Pride in the Park returns in June, tickets on sale March 15

Sat. March 12, 2022 10:43 AM by Kevin Wayne

pride in the park 2021

photo credit // steven koch

Organizers: Incredible all-star lineup to be announced soon

Pride in the Park Chicago, the annual outdoor festival in Chicago's Grant Park, returns for a two-day inclusive LGBTQ Pride experience June 25 and 26, organizers told

"We're so excited that we can bring back the Pride in the Park experience,” said lead organizer Dusty Carpenter.

Carpenter conceived the idea for Pride in the Park years ago. His company Dreambrite first introduced the event in 2019 as a one-day music festival. The inaugural Pride in the Park drew about 5,500 attendees.

Pride in the Park added a second day in 2020, only to be canceled completely due to COVID-19 concerns.

Last year, Pride in the Park returned with over 30,000 attendees.

“It was humbling to see the overwhelming support and enthusiasm it received last year, so we are most definitely committed to putting together an even greater experience this year,” said Carpenter.

Performances in 2021 included Tiësto, Gryffin, Chaka Khan, Tracy Young, Betty Who, Mila Jam, along with some legendary drag queens.

The line-up for this year's Pride in the Park is expected to be announced soon with early bird tickets set to go on sale Tuesday, March 15 at 10 a.m. CT at

Organizers said CircuitMom Productions will also return in 2022 with extravagant sets and performances.

Pride in the Park was the only traditional Pride event held last year in June as the annual Pride parade and festival were both canceled due to the pandemic.

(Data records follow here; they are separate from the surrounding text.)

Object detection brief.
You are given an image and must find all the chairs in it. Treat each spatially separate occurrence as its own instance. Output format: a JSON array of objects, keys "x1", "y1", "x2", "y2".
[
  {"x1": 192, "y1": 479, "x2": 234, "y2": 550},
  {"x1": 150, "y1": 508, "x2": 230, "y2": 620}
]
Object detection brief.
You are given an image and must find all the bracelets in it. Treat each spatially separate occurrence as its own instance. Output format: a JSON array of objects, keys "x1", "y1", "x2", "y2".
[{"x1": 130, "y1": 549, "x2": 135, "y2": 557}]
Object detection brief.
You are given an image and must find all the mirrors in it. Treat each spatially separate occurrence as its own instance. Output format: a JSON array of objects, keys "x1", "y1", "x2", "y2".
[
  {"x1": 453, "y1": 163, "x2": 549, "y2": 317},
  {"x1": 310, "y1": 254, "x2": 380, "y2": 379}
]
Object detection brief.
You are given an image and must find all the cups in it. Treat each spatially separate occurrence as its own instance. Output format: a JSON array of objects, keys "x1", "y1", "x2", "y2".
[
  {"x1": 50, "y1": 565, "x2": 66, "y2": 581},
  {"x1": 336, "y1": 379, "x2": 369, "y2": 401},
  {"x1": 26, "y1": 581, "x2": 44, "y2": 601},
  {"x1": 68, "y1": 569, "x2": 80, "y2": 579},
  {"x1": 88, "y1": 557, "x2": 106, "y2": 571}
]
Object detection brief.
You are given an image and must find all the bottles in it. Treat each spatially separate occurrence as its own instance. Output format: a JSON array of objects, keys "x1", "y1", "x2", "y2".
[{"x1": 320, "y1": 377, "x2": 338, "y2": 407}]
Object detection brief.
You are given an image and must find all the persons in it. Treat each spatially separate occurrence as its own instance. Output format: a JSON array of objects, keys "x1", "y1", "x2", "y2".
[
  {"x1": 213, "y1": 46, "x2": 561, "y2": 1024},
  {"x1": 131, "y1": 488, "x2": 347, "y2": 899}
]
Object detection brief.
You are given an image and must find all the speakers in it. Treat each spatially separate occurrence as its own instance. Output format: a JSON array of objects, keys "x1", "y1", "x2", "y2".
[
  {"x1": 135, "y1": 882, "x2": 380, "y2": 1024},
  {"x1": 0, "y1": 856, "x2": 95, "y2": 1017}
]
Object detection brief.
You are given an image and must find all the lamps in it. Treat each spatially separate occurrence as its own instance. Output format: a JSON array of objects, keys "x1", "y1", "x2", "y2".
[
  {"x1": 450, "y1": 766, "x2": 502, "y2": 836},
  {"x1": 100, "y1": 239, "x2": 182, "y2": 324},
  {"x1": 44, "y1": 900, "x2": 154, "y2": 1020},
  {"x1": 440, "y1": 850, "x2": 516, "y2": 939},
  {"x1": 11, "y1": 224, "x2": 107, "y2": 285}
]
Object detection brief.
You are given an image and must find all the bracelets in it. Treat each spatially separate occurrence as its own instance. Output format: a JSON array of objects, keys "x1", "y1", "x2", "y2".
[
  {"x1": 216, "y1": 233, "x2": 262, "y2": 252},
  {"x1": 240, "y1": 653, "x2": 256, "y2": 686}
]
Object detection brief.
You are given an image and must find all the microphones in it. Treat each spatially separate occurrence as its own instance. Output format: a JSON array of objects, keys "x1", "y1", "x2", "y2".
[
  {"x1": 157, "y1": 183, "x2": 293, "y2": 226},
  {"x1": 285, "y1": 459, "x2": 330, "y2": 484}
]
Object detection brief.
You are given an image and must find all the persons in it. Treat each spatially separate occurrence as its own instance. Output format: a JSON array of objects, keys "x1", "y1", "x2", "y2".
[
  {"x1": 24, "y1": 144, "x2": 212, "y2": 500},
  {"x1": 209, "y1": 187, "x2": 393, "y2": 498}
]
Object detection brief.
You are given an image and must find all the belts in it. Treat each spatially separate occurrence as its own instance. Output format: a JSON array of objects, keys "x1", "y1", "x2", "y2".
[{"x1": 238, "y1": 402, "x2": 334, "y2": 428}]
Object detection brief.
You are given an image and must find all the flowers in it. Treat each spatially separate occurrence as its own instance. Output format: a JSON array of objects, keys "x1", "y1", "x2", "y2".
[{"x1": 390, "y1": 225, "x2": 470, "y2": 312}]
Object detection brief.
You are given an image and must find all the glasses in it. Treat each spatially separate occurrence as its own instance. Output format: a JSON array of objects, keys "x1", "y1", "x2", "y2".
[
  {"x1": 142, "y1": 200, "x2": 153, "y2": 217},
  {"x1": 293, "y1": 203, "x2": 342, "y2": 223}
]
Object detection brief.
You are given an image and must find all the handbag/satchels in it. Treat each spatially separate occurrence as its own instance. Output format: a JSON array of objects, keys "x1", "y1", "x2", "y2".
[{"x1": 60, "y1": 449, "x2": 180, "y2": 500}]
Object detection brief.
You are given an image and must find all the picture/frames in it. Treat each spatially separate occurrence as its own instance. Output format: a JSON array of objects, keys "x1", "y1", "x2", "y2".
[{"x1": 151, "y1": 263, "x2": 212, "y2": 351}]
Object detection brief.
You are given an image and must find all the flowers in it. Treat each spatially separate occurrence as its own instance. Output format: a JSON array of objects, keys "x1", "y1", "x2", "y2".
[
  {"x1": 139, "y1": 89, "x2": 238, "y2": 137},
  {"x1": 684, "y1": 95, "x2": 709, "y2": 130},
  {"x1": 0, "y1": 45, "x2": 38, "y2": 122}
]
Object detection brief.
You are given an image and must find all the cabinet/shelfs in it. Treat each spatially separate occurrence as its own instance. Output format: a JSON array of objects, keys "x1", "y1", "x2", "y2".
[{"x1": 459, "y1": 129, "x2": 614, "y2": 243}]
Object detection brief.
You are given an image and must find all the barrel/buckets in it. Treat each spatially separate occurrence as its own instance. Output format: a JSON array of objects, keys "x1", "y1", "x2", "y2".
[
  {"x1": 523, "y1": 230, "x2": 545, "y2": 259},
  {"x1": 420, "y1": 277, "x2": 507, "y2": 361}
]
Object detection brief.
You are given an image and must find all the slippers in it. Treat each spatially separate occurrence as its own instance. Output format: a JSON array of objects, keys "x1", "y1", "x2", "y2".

Earlier this week, organizers of the annual Chicago Pride Parade told the parade would return June 26, beginning at noon. Chicago Pride Fest, the annual street festival organized by the Northalsted Business Alliance, will also be back June 17-19.

Carpenter added, “It's the community that showed up and showed out while being able to live their truth in such an embracing environment. As much as we celebrate Pride today as a party, it started as a protest by a courageous Black Trans woman, which immediately gained momentum as the queer community marched in the streets – now leading to the Pride Parades we see today. And now with the legendary Chicago Pride Parade making a return that Sunday, it's so meaningful that after the parade people can come downtown to continue the celebration.”